▶ **Problem requirements**
Please repeat word for word the stretch of data from the line containing "Time of clock at [358,360,406,442]: 12:44" through the line containing "Time of clock at [360,106,390,137]: 6:21", including both of those lines and nothing else.

▶ **Given records**
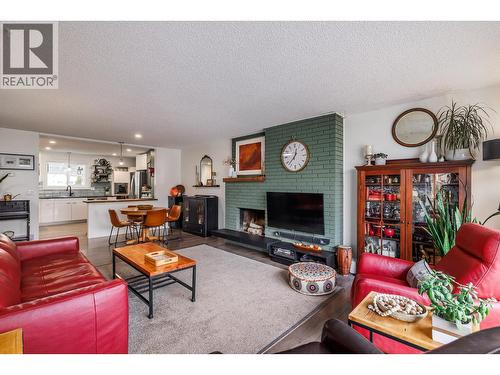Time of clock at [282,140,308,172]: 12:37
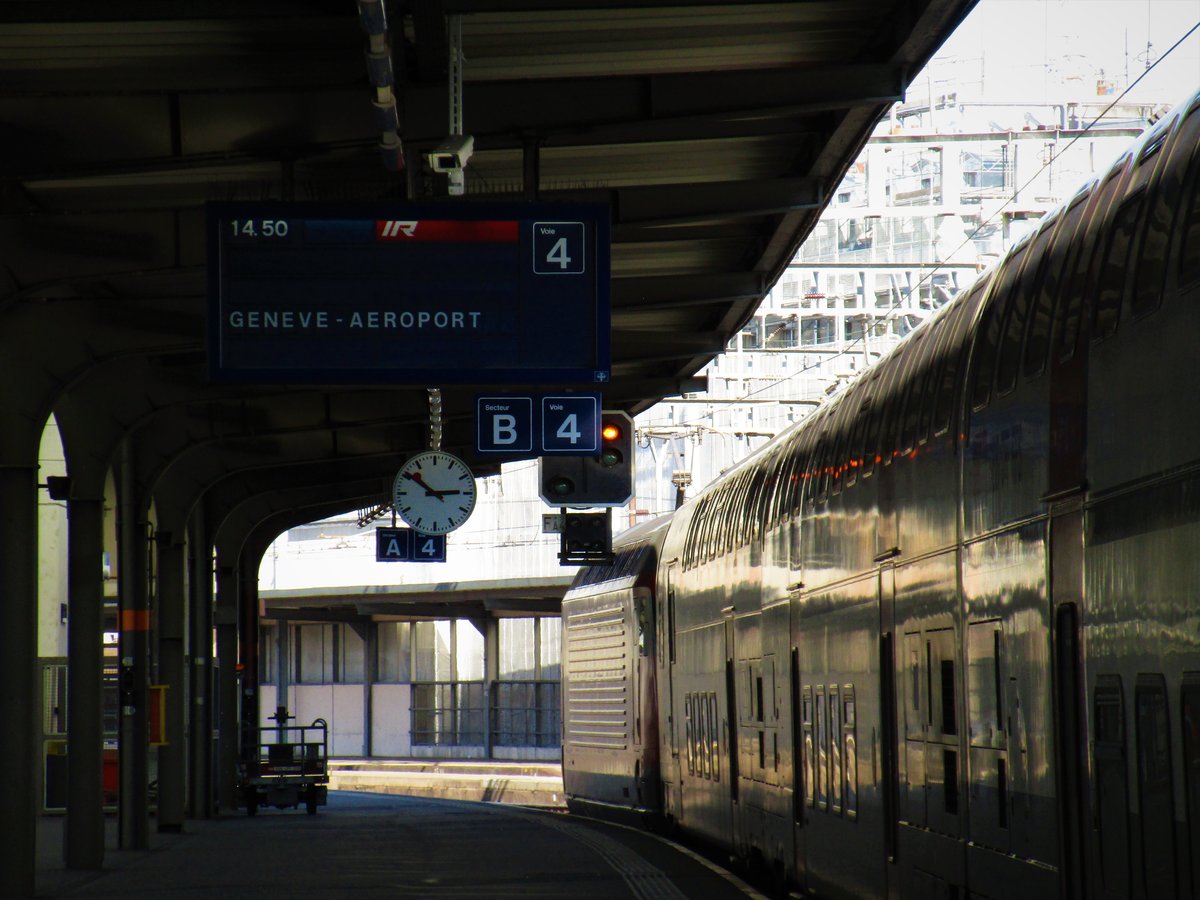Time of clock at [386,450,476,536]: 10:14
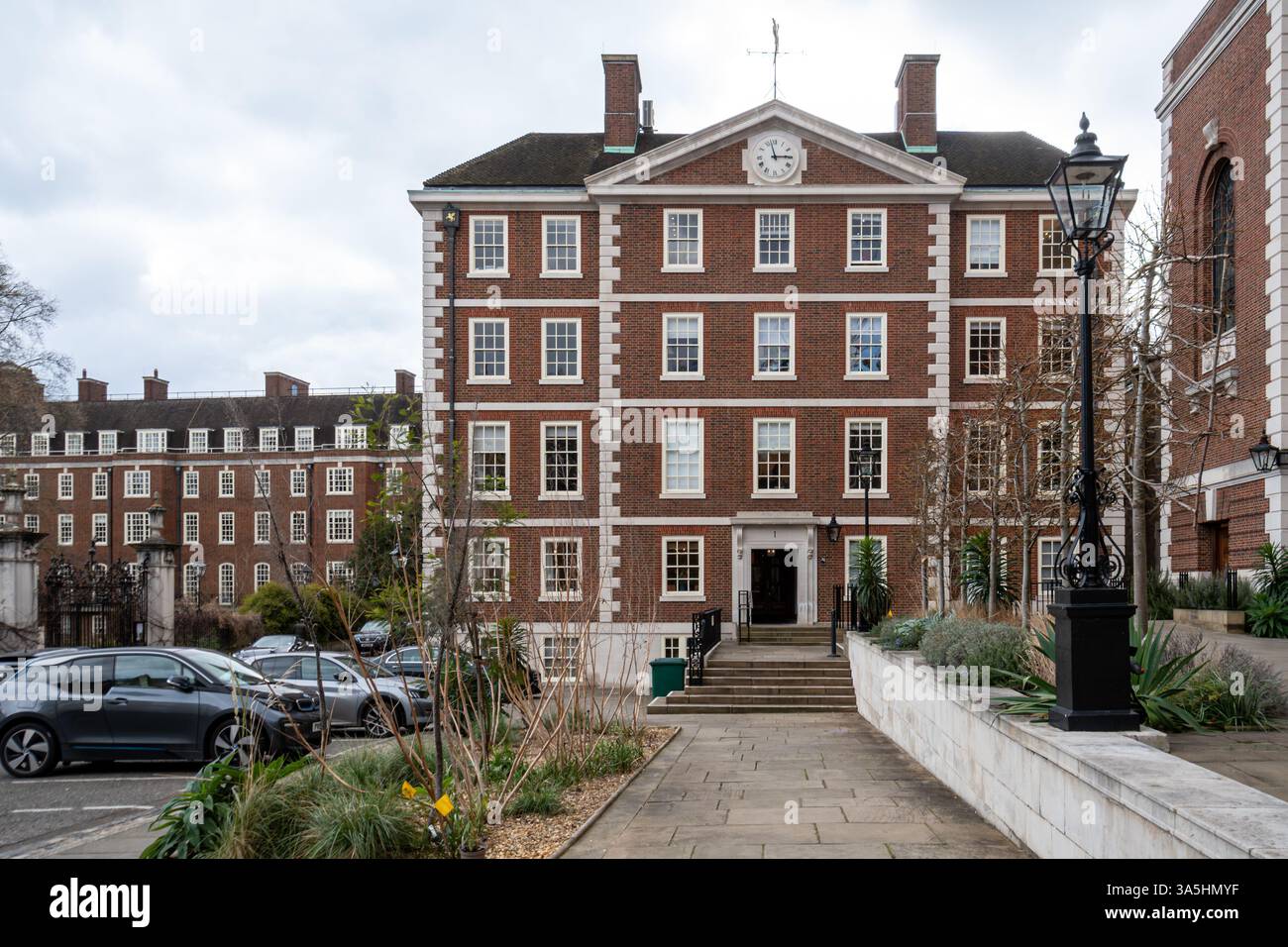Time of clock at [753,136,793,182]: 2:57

==

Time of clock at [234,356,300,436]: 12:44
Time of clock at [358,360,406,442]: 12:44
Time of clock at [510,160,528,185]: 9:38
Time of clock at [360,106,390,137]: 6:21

==

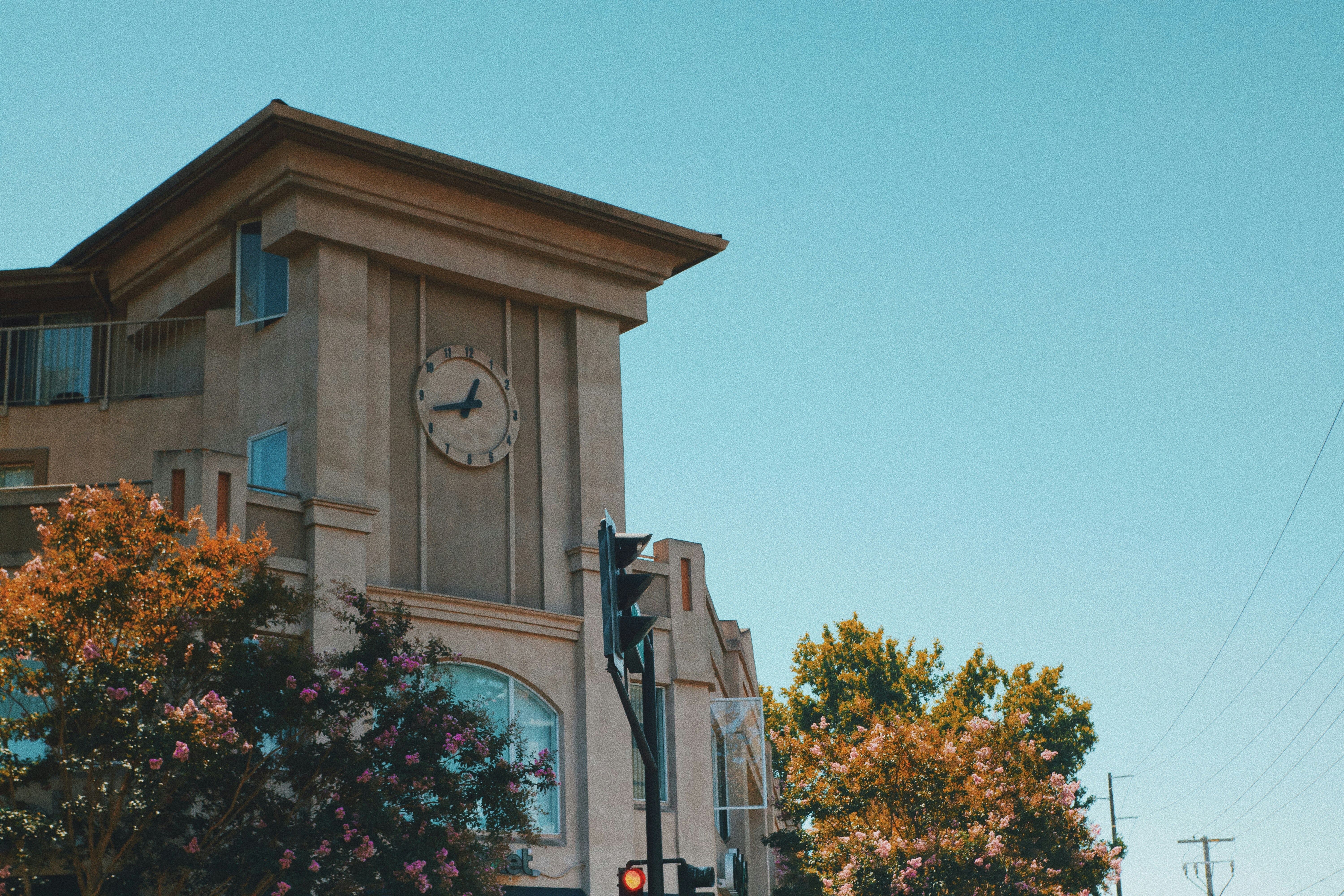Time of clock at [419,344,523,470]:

▶ **Output for this exercise**
Time of clock at [358,360,406,442]: 12:44
Time of clock at [510,160,528,185]: 9:38
Time of clock at [360,106,390,137]: 6:21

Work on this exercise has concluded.